Segundo nota à imprensa, a iniciativa foi trabalhada no âmbito da Comissão de Habitação, onde Francisco Gomes, deputado eleito pelo círculo da Madeira, exerce funções de coordenador do grupo parlamentar do CHEGA, e pretende combater o que o partido diz ser a descaracterização crescente dos centros urbanos provocada pela pressão imobiliária, pelo encerramento de estabelecimentos históricos e pelo desaparecimento de espaços que fazem parte da memória coletiva das comunidades.
O projecto prevê a identificação, classificação e valorização de lojas, cafés, restaurantes, oficinas, livrarias, farmácias, associações culturais, recreativas e desportivas com relevância histórica, social ou económica, bem como a criação de mecanismos de cooperação entre o Estado e os municípios para a sua proteção.
Portugal não pode continuar a assistir ao desaparecimento das suas lojas históricas, dos seus cafés emblemáticos e das suas associações tradicionais. Quando um destes espaços fecha, perde-se muito mais do que um negócio. Com o espaço fechado vai uma parte da identidade local e nacional". Francisco Gomes, deputado na Assembleia da República
A proposta recomenda ainda a criação de critérios nacionais de reconhecimento, o estudo de incentivos financeiros e fiscais para os estabelecimentos abrangidos e a integração da protecção do comércio histórico nas políticas de regeneração urbana e reabilitação dos centros históricos.

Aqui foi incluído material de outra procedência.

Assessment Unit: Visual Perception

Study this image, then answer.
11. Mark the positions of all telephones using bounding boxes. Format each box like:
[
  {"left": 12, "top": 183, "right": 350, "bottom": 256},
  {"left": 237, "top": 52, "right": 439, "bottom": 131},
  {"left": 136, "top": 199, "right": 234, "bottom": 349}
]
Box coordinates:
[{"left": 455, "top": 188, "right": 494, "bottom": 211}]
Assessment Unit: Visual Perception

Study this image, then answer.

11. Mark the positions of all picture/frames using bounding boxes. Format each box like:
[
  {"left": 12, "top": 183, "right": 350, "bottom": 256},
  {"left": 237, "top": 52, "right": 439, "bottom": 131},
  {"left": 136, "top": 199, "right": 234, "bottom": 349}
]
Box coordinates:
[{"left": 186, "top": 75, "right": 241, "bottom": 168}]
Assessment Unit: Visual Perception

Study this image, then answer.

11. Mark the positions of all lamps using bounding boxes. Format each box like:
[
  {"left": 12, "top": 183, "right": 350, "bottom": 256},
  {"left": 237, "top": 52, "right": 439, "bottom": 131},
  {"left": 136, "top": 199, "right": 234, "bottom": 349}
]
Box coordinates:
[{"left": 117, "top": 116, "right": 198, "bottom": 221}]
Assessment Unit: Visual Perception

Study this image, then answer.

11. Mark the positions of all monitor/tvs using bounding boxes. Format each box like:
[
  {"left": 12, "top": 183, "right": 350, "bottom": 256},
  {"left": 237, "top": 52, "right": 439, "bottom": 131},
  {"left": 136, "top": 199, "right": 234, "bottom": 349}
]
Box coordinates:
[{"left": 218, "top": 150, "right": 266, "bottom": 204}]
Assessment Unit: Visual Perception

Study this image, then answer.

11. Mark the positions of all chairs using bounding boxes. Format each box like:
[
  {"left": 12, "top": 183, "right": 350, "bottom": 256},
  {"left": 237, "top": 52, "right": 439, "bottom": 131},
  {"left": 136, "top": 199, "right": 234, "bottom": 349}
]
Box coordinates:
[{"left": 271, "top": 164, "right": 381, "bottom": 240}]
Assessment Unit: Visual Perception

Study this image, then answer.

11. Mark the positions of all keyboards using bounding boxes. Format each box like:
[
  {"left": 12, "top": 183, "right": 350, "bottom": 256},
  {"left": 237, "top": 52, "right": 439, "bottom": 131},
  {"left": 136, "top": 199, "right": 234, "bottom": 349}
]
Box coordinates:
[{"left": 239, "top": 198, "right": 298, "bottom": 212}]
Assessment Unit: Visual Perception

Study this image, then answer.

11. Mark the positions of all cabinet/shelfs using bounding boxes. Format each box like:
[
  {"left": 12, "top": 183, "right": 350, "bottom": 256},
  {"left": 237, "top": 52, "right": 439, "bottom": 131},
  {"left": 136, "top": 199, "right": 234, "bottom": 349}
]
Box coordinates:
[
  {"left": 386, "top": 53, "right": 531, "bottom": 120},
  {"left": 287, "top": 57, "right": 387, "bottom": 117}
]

Segundo o parlamentar, muitas cidades estão a perder a sua identidade própria devido à substituição progressiva de atividades tradicionais por negócios temporários, muitas vezes geridos por imigrantes, sem qualquer ligação às comunidades locais.
As cidades portuguesas não podem transformar-se em espaços sem memória, sem raízes e sem identidade. O património humano, comercial e associativo vale tanto como o património construído e merece ser protegido". Francisco Gomes, deputado na Assembleia da República
Francisco Gomes defende que a preservação destes espaços constitui também uma política de habitação, coesão territorial e desenvolvimento urbano, uma vez que contribui para manter vivos os centros históricos e fortalecer a vida comunitária.
E concluiu: "Os portugueses têm direito a viver em cidades que preservem a sua história e a sua alma. O CHEGA não aceita que a identidade dos nossos bairros e comunidades seja sacrificada em nome da especulação, lucro imediato ou bugigangas de imigrantes".